23. Чарльз Талбут Анионс (Charles Talbut Onions), 1873 — 1965, — крупный филолог, специалист по истории английского языка. В 1914 — 1933 гг. он занимал совместно с Уильямом Крейги пост главного редактора Оксфордского словаря английского языка.
24. Джордж Гордон (George Gordon), 1881 — 1942, — литературовед, глава отделения английской филологии в Лидсе в 1913 — 1922 гг., покровительствовавший Толкину в его работе в Лидсе. В дальнейшем профессор английской литературы в Оксфорде, вице–канцлер университета.
25. Генри Сесил Уайлд (Henry Cecil Wyld), 1870 — 1945, — крупнейший английский фонолог и диалектолог, автор многочисленных трудов по английской филологии. Он занимал пост профессора английского языка и литературы Мертон–Колледжа до избрания на эту должность Толкина в 1945 году.
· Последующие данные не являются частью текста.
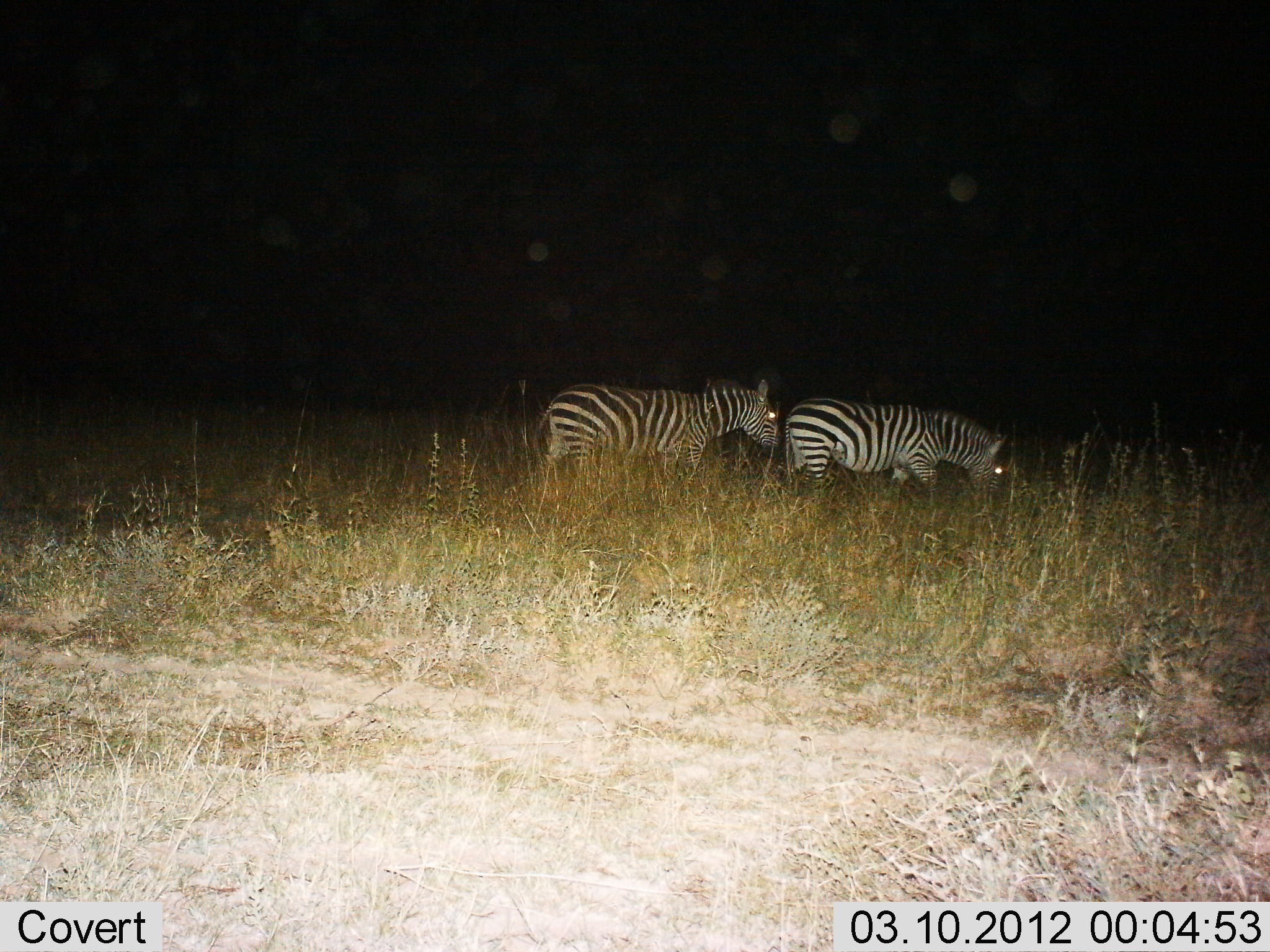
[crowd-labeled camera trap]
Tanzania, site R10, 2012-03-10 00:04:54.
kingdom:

26. Studium Anglicanum — «изучение английского [языка]» (лат.).
27. Stól — ‘престол, трон’ (др. англ.).
28. В оригинале игра слов (my pupils (though rather in the sense ‘the apples of my eyes’)): слово pupil означает как ученика, так и зрачок, зеницу ока.
29. Названия данных курсов не стоит путать с русским «курс» в значении «год обучения». Курсы I, II и III преподаются параллельно.
О переводчиках
Мария Артамонова — закончила английское отделение филологического факультета СПбГУ со специализацией по истории английского языка. В настоящее время она учится в аспирантуре Оксфордского университета и собирается защищать диссертацию по древнеанглийской филологии. Любовь к творчеству Толкина обусловила ее интерес к его научным трудам, а также к толкиновскому Оксфорду и Оксфордширу. Мария Артамонова — член британского Толкиновского общества и была президентом его оксфордского «филиала».
Павел Иосад — студент филологического факультета МГУ (отделение теоретической и прикладной лингвистики); область его научных интересов — кельтская (в частности валлийская) и германская филология. Автор ряда научных публикаций по вопросам валлийского языка. В течение долгого времени занимается академической толкинистикой и изучением языков Арды. По его собственным словам, питает «большую приязнь к “Этимологиям”, “Номскому словарю”, “Тайному пороку”, “Английскому и валлийскому”, а также к Карлу Хостеттеру и его друзьям». Выступал с докладами на тему эльфолингвистики (в частности на семинарах Толкиновского общества Санкт–Петербурга). Членколлегии рецензентов (board of reviewers) журнала «Tengwestie».
Светлана Лихачева — доцент кафедры литературы МГЛУ, MA (университет Северной Айовы), к.ф.н. (тема кандидатской диссертации — «Аллитерационная поэзия в творчестве Джона Рональда Руэла Толкина»); переводчик–синхронист; переводчик художественной литературы (сотрудничает с издательствами АСТ, «Эксмо», «Эгмонт», «Vita Nuova» и др.). На настоящий момент на ее счету — около 40 опубликованных переводов английских и американских классиков (зачастую на выбор «переводческих предпочтений» влияние оказывал reading–list Толкина: в случае У. Морриса, Дансейни, Дж. Макдональда); самой важной для себя публикацией считает «Письма» Дж. Р. Р. Толкина. Переводит главным образом с английского; также со среднеанглийского, французского, старопровансальского, испанского. С 1997 г. — член Союза писателей г. Москвы (секция художественного перевода), членский билет № 336. Лауреат премии «Зеркало» литературно–практической конференции «Басткон» за лучший перевод фантастики (2003 г.), лауреат конкурса Британского Совета по переводу британской поэзии (1 место, 2005 г.). Область интересов: толкинизм,провансалистика, Аллитерационное возрождение, художественный перевод, поэтический перевод.